Theta is one of the key metrics, known collectively as the Greeks, used by traders to measure the different risks associated with an option's price. It is typically expressed as a negative number representing the dollar amount an option will lose per day, assuming all other factors like stock price and volatility remain constant. For example, an option with a Theta of -0.05 is expected to lose about $0.05 of its value every day.
Crucially, time decay is not linear. It doesn't happen at a steady, predictable pace. Instead, it accelerates, like a ball rolling down an increasingly steep hill.
Imagine you have a ticket to a concert that's three months away. You might be able to sell it for a good price. But if the concert is tonight and the show is about to start, that ticket's value is plummeting with every minute that passes. That’s time decay in action.

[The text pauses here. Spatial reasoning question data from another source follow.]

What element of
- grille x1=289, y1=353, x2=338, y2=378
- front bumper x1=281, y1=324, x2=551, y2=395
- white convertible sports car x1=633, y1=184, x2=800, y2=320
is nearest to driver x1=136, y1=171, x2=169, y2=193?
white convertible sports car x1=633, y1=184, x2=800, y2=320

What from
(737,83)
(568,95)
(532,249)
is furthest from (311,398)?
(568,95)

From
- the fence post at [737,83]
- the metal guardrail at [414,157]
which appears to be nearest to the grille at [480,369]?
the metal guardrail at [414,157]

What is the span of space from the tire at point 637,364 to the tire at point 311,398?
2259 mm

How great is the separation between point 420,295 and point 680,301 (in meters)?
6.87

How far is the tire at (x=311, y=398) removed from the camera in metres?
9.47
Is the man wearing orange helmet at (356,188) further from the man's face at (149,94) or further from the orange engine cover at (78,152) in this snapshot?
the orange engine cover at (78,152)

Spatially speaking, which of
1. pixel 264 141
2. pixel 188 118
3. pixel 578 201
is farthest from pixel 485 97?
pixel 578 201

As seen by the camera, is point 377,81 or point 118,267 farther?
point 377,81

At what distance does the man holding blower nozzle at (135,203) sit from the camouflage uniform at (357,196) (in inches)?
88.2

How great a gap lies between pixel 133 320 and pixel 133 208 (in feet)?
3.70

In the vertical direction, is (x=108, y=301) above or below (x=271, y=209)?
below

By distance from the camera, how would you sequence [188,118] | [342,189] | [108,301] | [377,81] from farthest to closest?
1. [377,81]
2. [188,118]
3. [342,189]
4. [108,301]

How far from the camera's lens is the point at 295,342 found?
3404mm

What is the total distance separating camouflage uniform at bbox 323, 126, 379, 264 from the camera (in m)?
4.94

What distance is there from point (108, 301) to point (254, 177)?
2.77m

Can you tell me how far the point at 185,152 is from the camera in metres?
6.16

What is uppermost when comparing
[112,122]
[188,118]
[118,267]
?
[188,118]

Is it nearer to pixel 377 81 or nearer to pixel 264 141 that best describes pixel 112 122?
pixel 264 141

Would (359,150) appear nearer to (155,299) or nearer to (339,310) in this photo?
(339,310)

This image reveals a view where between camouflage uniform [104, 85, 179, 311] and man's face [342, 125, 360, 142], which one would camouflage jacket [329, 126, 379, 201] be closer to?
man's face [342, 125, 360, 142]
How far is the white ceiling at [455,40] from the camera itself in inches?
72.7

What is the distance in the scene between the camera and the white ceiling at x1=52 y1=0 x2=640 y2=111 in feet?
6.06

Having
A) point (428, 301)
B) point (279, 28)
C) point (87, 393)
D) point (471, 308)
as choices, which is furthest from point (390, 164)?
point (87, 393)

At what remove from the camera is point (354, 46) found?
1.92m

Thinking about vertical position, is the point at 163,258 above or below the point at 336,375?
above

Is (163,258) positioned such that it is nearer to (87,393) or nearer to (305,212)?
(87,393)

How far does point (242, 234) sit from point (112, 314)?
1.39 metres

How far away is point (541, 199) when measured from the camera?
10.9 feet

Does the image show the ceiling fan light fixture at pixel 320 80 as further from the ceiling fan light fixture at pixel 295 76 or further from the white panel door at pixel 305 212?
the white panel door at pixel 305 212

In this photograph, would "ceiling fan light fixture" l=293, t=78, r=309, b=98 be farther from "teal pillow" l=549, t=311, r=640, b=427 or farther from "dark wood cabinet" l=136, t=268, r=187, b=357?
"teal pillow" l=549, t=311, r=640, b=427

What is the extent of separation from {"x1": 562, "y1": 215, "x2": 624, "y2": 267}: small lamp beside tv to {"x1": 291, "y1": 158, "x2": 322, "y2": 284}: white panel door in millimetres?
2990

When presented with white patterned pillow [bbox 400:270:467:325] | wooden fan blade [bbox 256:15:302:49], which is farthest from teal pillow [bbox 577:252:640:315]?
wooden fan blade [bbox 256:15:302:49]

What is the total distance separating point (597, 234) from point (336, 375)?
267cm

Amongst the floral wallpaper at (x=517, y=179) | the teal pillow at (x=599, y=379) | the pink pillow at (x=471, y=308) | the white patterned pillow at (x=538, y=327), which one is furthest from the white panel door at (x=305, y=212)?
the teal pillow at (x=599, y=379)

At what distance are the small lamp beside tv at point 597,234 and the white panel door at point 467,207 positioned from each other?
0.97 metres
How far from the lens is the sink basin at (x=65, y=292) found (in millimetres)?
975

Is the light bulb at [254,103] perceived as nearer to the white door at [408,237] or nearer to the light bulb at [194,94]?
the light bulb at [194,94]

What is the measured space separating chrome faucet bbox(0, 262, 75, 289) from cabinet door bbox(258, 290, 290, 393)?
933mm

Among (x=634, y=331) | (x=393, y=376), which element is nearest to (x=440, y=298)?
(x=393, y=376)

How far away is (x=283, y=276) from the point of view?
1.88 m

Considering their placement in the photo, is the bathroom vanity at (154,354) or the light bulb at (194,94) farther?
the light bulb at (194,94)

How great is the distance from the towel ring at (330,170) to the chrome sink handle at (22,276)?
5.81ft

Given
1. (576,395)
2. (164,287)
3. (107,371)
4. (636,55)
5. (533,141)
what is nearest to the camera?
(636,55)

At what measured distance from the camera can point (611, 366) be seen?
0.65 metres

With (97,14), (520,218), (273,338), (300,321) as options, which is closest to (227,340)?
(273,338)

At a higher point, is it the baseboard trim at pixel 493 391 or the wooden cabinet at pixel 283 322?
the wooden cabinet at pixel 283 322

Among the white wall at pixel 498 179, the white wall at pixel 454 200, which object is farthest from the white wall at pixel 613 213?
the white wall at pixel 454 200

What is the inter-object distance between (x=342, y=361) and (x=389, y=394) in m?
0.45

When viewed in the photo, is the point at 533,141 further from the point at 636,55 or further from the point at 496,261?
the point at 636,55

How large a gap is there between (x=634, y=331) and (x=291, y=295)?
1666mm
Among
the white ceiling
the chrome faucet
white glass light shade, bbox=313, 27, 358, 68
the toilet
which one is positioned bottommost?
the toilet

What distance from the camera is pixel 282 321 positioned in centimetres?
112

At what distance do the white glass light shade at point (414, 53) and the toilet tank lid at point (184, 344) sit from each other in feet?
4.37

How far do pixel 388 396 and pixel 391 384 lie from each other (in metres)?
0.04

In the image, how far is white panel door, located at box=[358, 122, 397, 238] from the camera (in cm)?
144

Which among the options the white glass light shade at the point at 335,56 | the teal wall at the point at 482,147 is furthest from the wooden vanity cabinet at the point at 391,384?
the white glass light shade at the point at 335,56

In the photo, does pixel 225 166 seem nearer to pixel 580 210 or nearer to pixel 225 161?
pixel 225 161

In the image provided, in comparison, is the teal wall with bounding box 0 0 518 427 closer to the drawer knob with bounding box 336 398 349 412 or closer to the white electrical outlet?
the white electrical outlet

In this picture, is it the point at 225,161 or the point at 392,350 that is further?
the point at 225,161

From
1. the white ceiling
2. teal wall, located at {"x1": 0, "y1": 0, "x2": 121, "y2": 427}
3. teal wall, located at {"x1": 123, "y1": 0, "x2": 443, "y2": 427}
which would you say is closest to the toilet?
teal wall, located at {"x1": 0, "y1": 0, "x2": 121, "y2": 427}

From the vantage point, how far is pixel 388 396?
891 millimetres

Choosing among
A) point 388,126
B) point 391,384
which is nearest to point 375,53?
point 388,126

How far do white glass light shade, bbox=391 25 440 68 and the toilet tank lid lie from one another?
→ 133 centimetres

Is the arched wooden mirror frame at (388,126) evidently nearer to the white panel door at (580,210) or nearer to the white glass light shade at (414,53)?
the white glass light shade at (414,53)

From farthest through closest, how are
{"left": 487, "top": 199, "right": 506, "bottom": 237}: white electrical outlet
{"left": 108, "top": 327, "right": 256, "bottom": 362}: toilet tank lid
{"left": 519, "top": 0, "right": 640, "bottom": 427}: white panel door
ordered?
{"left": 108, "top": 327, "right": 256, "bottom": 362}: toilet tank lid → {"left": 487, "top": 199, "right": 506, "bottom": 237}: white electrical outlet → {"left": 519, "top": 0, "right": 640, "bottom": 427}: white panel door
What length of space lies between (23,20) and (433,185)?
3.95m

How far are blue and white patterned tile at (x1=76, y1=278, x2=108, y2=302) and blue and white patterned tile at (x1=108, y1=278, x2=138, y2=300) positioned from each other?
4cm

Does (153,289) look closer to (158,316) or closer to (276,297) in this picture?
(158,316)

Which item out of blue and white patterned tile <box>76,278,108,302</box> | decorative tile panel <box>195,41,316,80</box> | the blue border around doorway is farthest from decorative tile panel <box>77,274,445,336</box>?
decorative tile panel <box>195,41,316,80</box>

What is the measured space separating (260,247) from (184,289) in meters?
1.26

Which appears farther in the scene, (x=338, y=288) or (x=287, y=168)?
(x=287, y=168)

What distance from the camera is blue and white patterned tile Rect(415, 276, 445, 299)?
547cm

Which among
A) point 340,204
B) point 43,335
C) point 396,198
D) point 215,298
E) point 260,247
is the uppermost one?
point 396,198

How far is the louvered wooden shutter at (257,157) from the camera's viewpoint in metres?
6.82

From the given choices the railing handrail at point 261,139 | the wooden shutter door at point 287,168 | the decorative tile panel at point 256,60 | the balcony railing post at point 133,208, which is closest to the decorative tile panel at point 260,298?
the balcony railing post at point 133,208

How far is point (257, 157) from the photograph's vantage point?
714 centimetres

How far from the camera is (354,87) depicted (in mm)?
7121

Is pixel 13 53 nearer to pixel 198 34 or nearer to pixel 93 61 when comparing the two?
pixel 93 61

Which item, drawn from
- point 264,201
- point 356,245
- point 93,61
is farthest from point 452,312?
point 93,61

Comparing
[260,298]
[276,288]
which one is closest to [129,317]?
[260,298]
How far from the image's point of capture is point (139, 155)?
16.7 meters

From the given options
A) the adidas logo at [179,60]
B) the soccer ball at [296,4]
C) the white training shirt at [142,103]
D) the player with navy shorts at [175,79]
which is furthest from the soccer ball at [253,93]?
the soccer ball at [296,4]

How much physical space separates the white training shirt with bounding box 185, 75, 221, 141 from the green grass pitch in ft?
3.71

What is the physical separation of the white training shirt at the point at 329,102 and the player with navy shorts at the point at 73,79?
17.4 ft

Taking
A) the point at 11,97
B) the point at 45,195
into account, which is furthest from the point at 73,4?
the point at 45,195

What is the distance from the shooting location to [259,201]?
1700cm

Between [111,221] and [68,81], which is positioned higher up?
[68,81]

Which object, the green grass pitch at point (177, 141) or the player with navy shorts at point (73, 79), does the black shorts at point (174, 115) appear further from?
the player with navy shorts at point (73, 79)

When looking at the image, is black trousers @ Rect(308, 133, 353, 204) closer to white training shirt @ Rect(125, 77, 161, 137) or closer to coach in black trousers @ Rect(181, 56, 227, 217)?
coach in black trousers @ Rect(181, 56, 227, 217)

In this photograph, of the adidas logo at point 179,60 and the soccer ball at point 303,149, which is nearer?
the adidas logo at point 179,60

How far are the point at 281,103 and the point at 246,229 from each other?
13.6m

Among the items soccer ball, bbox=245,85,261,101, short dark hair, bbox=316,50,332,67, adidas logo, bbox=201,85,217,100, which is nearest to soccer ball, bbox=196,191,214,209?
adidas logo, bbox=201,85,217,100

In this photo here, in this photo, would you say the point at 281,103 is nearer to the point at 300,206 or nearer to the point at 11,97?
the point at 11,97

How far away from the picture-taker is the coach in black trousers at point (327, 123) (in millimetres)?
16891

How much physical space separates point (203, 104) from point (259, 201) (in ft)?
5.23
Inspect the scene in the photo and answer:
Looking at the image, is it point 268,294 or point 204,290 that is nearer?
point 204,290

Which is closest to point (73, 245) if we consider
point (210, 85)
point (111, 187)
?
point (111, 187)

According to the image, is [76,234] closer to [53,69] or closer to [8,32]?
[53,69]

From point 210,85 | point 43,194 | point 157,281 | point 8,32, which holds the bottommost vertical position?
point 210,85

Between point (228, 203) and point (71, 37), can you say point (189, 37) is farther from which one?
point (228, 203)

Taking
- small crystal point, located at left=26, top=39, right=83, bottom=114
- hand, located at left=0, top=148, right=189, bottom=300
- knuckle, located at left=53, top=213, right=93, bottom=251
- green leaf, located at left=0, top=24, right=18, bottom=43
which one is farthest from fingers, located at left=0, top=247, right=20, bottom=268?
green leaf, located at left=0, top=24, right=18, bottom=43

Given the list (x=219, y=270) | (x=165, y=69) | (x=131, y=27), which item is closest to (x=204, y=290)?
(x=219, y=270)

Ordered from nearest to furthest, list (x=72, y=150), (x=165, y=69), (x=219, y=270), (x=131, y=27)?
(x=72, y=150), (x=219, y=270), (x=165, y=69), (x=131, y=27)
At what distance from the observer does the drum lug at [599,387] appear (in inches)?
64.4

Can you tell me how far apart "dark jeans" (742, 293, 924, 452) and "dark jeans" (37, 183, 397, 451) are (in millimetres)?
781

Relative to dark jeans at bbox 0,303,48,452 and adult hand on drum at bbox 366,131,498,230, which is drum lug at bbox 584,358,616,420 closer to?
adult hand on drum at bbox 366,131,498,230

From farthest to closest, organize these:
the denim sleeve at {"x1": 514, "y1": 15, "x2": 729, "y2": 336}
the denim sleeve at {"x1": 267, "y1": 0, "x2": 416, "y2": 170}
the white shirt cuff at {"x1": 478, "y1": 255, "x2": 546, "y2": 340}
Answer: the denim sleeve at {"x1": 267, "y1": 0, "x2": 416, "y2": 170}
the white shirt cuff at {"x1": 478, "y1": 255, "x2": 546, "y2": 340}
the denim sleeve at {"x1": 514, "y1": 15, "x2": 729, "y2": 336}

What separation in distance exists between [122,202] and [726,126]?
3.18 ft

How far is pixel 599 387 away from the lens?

While many value investors stick to buying great companies at fair prices, a sophisticated understanding of options and time decay can open up conservative, income-generating strategies. The key is to put time decay on your side by selling options rather than buying them.
Instead of betting on a stock's direction and fighting against the clock, a value investor can act like an insurance company, selling policies (options) and collecting the premium.
For the average investor, buying options purely for speculation is a losing game precisely because of time decay. You have to be right about the direction of the stock, the magnitude of the move, and the timing—all while Theta is eating away at your investment every single day. By contrast, by conservatively selling options on stocks you already own or wish to own, you transform time decay from a wealth-destroying foe into a reliable, income-generating friend.